++++ L’ENTRETIEN ++++

Entretien paru il y a un an sur le site des parents écolemania
– Suite à un article paru sur le site rue89 qui a fait grand bruit et intitulé « Chers parents d’élèves vous nous emmerdez », on peut se demander d’abord comment de façon générale, les parents sont perçus par le corps enseignant. Et si ces dernières années, une méfiance s’est développée , voire une hostilité, entre école et parents ?
Ce qu’on peut dire c’est que l’attitude critique des parents vis à vis de l’école est relativement récente et c’est encore plus récemment qu’elle s’exprime ouvertement. Je situe ce changement autour des années 1970. Il est probable que la diffusion des idées nouvelles sur l’éducation comme celles de Françoise Dolto y soit pour quelque chose. Elles ont au moins permis à quelques-uns de s’interroger.
Jusqu’à ces années 1970, l’immense majorité des parents ne se posait pas de question par rapport à l’école et n’interpellait pas les enseignants quant à leurs pratiques… sauf quand celles-ci étaient radicalement différentes (pédagogies actives, pédagogie Freinet). Dans ce dernier cas, cela se traduisait par des « affaires » auxquelles prenait part l’administration quand ce n’était pas elle-même qui les provoquait. Une de ces affaires la plus célèbre étant « l’affaire Freinet » en 1933.
Les rapports enseignants/parents se limitaient aux moments où un enfant avait de mauvais comportements et où il était demandé aux parents d’agir de leur côté. « Quand je recevais une claque à l’école, j’en recevais deux à la maison ! ». Il était rarissime qu’un enseignant soit remis en question, voire même interrogé sur ses conceptions pédagogiques. Le ghetto scolaire faisait l’objet d’un consensus général. « Chacun chez soi et les vaches seront bien gardées » disait-on à la campagne ou encore « On ne se mêle pas d’apprendre au garagiste comment réparer une voiture »
Ce contexte a profondément changé. Autrefois ce n’était pas l’école qui assurait l’avenir social des enfants mais la situation des familles. Fils de paysan devenait paysan, fils de commerçant devenait commerçant… les filles dépendant, elles, de leur futur mariage. L’école pouvant quand même être un ascenseur social pour quelques-uns.
Depuis quelques années ce n’est plus le cas, et du coup l’école a pris une autre importance et elle interroge d’autant plus qu’elle avoue elle-même ses échecs. Contrairement à ce qu’on dit, des travaux ont montré que jamais les parents ne se sont autant occupé et préoccupé de leurs enfants. Ils ont donc de plus en plus tendance à vouloir savoir ce qui se passe à l’école, comment cela se passe, pourquoi telle ou telle pédagogie. Ils ne se contentent plus d’entériner des résultats comme inéluctables et dont seul l’enfant est responsable. De ce fait, ils sont aussi perçus par les enseignants comme venant demander des comptes, ce qui est tout nouveau dans le système scolaire où, jusqu’à ces dernières années, les enseignants n’avaient de comptes à rendre qu’à leur hiérarchie. Si on ajoute que chaque parent n’a pas les mêmes aspirations quant à ce qu’il attend de l’école pour son enfant, on peut comprendre les réticences croissantes, plus que la méfiance, des enseignants qui ne savent plus comment se comporter.

++++ ENTRÉES FOURNIES ++++

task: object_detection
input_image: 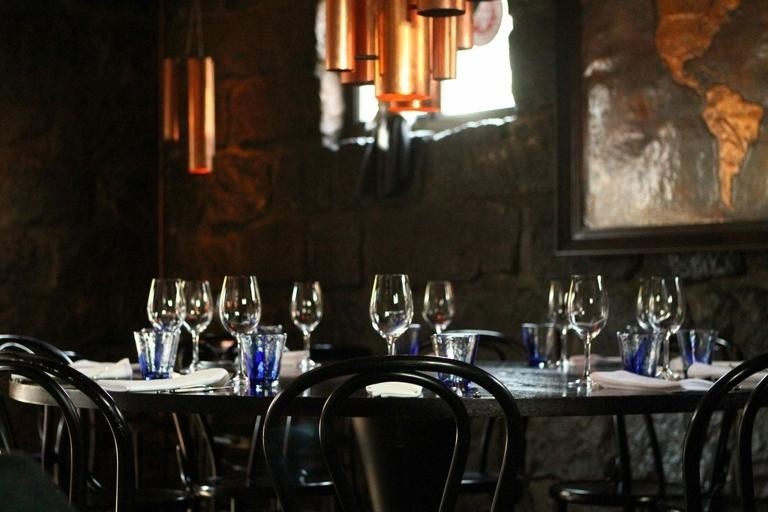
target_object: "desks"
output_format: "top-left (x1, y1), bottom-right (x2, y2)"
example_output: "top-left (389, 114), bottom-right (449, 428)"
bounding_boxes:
top-left (8, 362), bottom-right (767, 510)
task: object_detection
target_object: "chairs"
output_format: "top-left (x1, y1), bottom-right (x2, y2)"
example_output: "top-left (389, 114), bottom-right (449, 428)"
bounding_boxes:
top-left (1, 328), bottom-right (767, 511)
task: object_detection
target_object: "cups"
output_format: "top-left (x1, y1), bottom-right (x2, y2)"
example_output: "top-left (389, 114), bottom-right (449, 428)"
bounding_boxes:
top-left (617, 331), bottom-right (663, 380)
top-left (430, 333), bottom-right (480, 396)
top-left (521, 321), bottom-right (562, 368)
top-left (675, 328), bottom-right (717, 383)
top-left (243, 322), bottom-right (288, 400)
top-left (132, 328), bottom-right (181, 381)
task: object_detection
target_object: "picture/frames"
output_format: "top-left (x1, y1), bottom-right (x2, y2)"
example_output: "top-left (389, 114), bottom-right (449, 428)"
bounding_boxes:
top-left (557, 1), bottom-right (766, 250)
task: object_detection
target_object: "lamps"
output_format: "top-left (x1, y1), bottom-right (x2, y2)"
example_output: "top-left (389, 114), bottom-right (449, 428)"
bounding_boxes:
top-left (324, 1), bottom-right (475, 113)
top-left (157, 2), bottom-right (219, 174)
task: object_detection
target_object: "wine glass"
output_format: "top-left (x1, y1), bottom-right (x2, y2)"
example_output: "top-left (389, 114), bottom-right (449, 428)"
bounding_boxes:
top-left (291, 280), bottom-right (324, 376)
top-left (368, 274), bottom-right (454, 400)
top-left (636, 275), bottom-right (684, 383)
top-left (144, 278), bottom-right (213, 374)
top-left (217, 274), bottom-right (262, 394)
top-left (546, 274), bottom-right (610, 393)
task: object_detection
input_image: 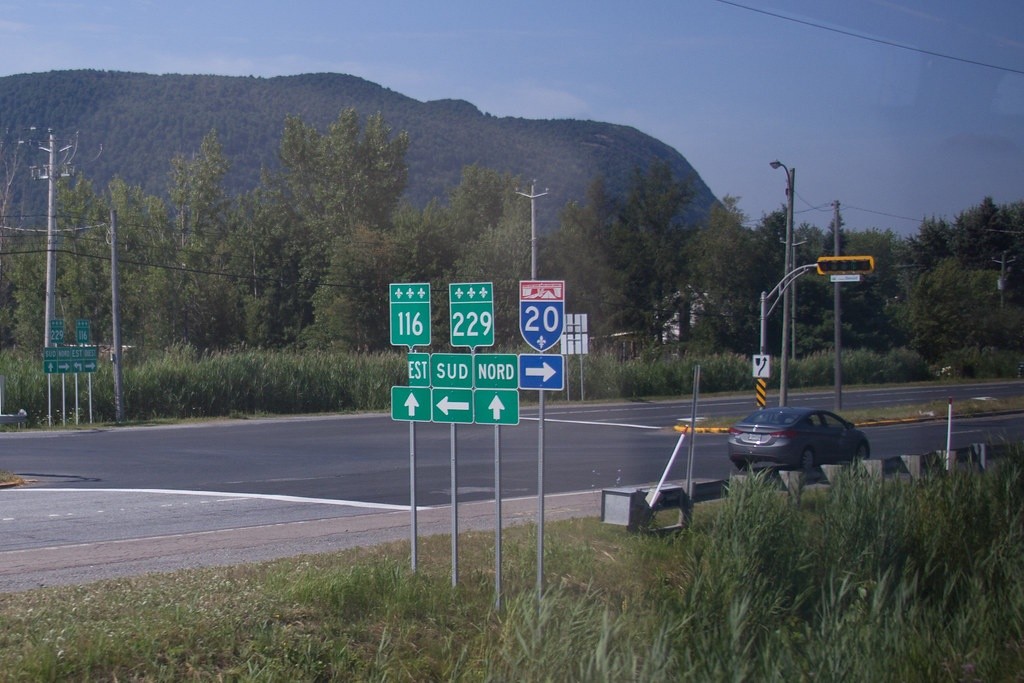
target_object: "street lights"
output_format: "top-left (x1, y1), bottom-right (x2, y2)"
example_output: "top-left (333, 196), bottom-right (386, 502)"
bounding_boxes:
top-left (769, 158), bottom-right (796, 407)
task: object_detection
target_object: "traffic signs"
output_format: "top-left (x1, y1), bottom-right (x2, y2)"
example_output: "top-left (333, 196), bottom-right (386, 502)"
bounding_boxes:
top-left (389, 280), bottom-right (566, 425)
top-left (44, 319), bottom-right (99, 373)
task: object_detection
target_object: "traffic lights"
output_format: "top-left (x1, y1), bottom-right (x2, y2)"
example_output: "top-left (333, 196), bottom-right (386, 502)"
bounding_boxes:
top-left (817, 256), bottom-right (874, 275)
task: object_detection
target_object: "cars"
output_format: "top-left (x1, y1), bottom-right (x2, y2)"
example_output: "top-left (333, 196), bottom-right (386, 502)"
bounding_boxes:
top-left (727, 407), bottom-right (872, 471)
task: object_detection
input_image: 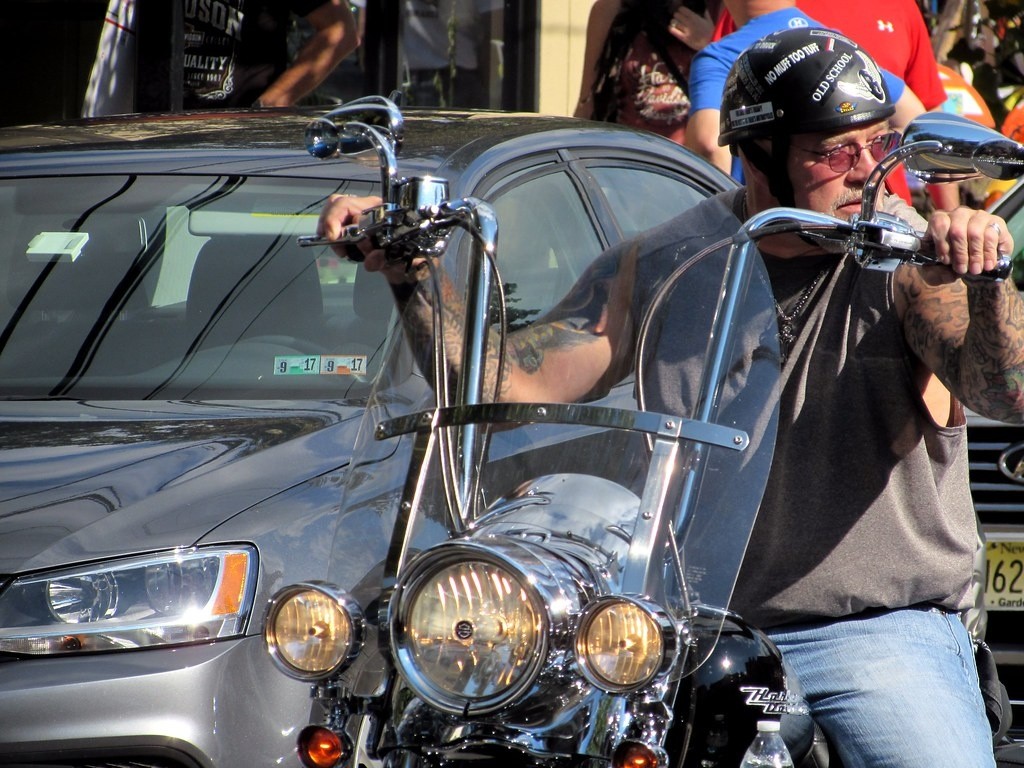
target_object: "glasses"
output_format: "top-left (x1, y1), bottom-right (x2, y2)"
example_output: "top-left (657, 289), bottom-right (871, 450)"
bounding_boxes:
top-left (798, 128), bottom-right (902, 173)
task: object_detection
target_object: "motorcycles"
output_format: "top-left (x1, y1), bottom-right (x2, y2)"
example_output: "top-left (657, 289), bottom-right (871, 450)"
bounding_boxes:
top-left (261, 98), bottom-right (1024, 768)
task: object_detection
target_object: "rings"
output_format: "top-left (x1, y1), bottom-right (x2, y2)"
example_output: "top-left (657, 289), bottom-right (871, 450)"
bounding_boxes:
top-left (989, 222), bottom-right (1001, 235)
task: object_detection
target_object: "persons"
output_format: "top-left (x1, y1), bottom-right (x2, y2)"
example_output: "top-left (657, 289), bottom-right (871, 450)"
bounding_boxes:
top-left (314, 29), bottom-right (1024, 768)
top-left (183, 0), bottom-right (483, 108)
top-left (587, 0), bottom-right (1023, 205)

++++

Pour chacune des affirmations suivantes, indiquez par oui ou par non si elle concorde avec l’entretien, puis citez à l’identique les mots de l’entretien qui permettent de trancher. (a) Le changement d’attitude des parents envers l’école est situé autour des années 1970. (b) L’affaire Freinet a eu lieu en 1945. (c) Autrefois, c’était l’école qui assurait l’avenir social des enfants. La liste constitue un matériau indépendant de l’entretien.

> _TÂCHE ACCOMPLIE_:
(a) Oui : « Je situe ce changement autour des années 1970. »
(b) Non : « Une de ces affaires la plus célèbre étant « l’affaire Freinet » en 1933. »
(c) Non : « Autrefois ce n’était pas l’école qui assurait l’avenir social des enfants mais la situation des familles. »